Displaced families return to FATA in hopes of benefiting from USAID
As per the press release, the United Nations Development Programme (UNDP) will receive approximately US$10 million to restore basic education facilities for 50,000 children, including 15,000 adolescent girls. The Food and Agriculture Organization (FAO) will restore agricultural and pastoral livelihoods for approximately 50,000 families, while the World Food Programme (WFP) will expand its program to provide food and cash to approximately 240,000 families in exchange for a commitment to undergo livelihood training, especially for households headed by women.
Khyber Pakhtunkhwa Governor Sardar Mehtab Ahmed Khan, United Nations Resident Coordinator Neil Buhne, and USAID Mission Director John Groarke attended the ceremony. Other attendees included UNDP Pakistan Country Director Marc-André Franche, FAO Representative Patrick T. Evans, WFP Representative and Country Director Lola Castro, Pakistani government representatives, and tribal leaders from project areas.
“Speaking at the event, Governor Khan expressed his appreciation for the support that will be provided by USAID and the United Nations agencies, and conveyed the Government of Pakistan’s commitment to the FATA Sustainable Return and Rehabilitation Strategy, which establishes a framework for returnees featuring rehabilitated infrastructure, reactivated local markets, and resilient communities,” it was also written in the press release.
The press release further also stated that United Nations Resident Coordinator in Pakistan Neil Buhne said, “In these complex emergency situations, the United Nations aims to ensure that early recovery is included as part of a humanitarian response, bringing development principles into the relief stage, and seizing opportunities to go beyond saving lives and to start restoring national capacity, livelihoods, and peaceful conditions for development. This means identifying and addressing root causes and vulnerabilities in early recovery interventions to create a foundation for sustainable development.”
FATA has experienced many years of insecurity, resulting in badly damaged infrastructure, disrupted education, and scarce opportunities for earning a livelihood. As families return home, they need help to rebuild their livelihoods and communities.
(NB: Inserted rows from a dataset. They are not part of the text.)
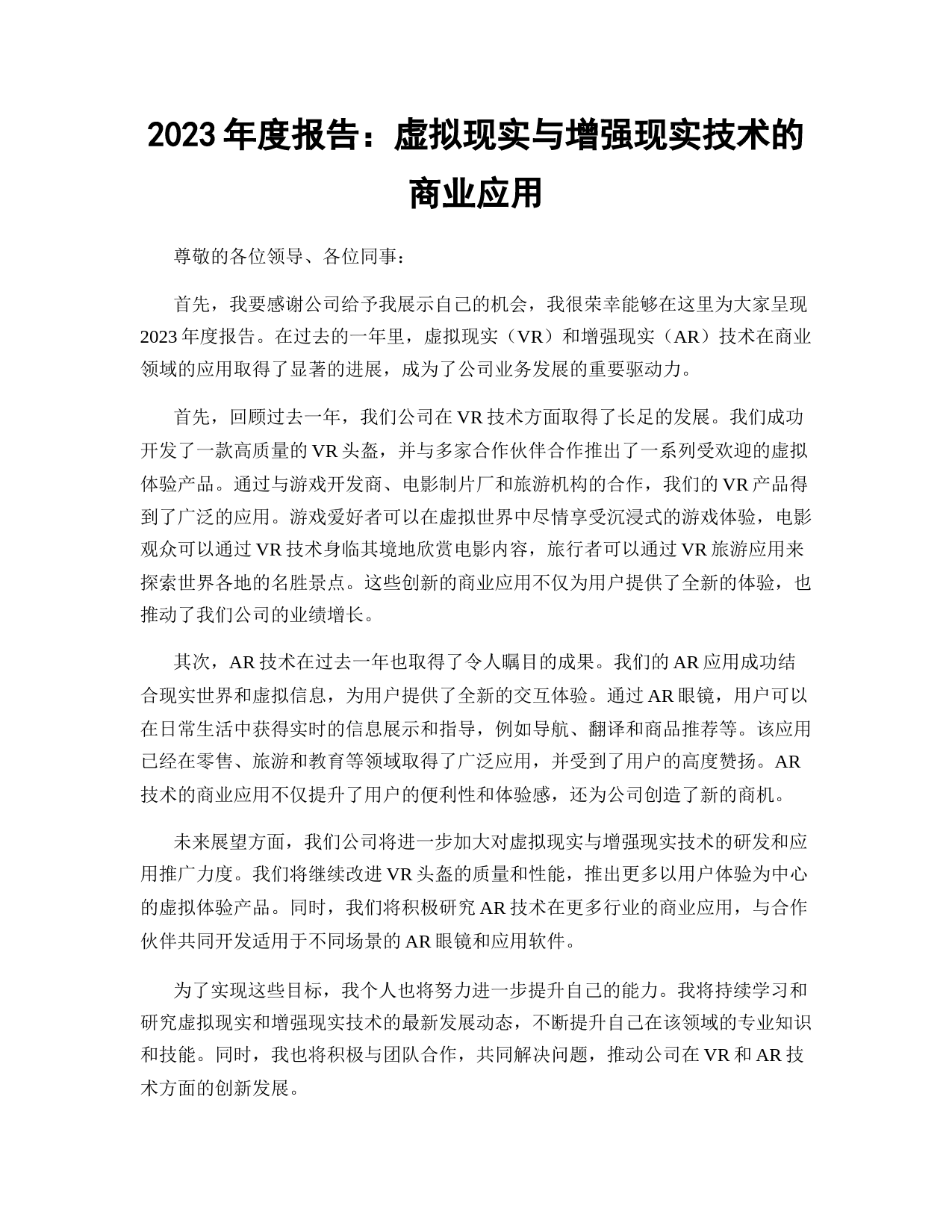 2023 年度报告：虚拟现实与增强现实技术的商业应用

尊敬的各位领导、各位同事：

首先，我要感谢公司给予我展示自己的机会，我很荣幸能够在这里为大家呈现 2023 年度报告。在过去的一年里，虚拟现实（VR）和增强现实（AR）技术在商业领域的应用取得了显著的进展，成为了公司业务发展的重要驱动力。

首先，回顾过去一年，我们公司在 VR 技术方面取得了长足的发展。我们成功开发了一款高质量的 VR 头盔，并与多家合作伙伴合作推出了一系列受欢迎的虚拟体验产品。通过与游戏开发商、电影制片厂和旅游机构的合作，我们的 VR 产品得到了广泛的应用。游戏爱好者可以在虚拟世界中尽情享受沉浸式的游戏体验，电影观众可以通过 VR 技术身临其境地欣赏电影内容，旅行者可以通过 VR 旅游应用来探索世界各地的名胜景点。这些创新的商业应用不仅为用户提供了全新的体验，也推动了我们公司的业绩增长。

其次，AR 技术在过去一年也取得了令人瞩目的成果。我们的 AR 应用成功结合现实世界和虚拟信息，为用户提供了全新的交互体验。通过 AR 眼镜，用户可以在日常生活中获得实时的信息展示和指导，例如导航、翻译和商品推荐等。该应用已经在零售、旅游和教育等领域取得了广泛应用，并受到了用户的高度赞扬。AR 技术的商业应用不仅提升了用户的便利性和体验感，还为公司创造了新的商机。

未来展望方面，我们公司将进一步加大对虚拟现实与增强现实技术的研发和应用推广力度。我们将继续改进 VR 头盔的质量和性能，推出更多以用户体验为中心的虚拟体验产品。同时，我们将积极研究 AR 技术在更多行业的商业应用，与合作伙伴共同开发适用于不同场景的 AR 眼镜和应用软件。

为了实现这些目标，我个人也将努力进一步提升自己的能力。我将持续学习和研究虚拟现实和增强现实技术的最新发展动态，不断提升自己在该领域的专业知识和技能。同时，我也将积极与团队合作，共同解决问题，推动公司在 VR 和 AR 技术方面的创新发展。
A recent study found 81 percent of families returning to Bara in Khyber Agency stated they needed livelihood opportunities, 50 percent needed health and nutrition services, and 38 percent needed education facilities. By helping to meet these needs, under the government’s FATA Sustainable Return and Rehabilitation Strategy, USAID and the United Nations agencies will help to create a foundation for rebuilding strong, sustainable, and integrated communities.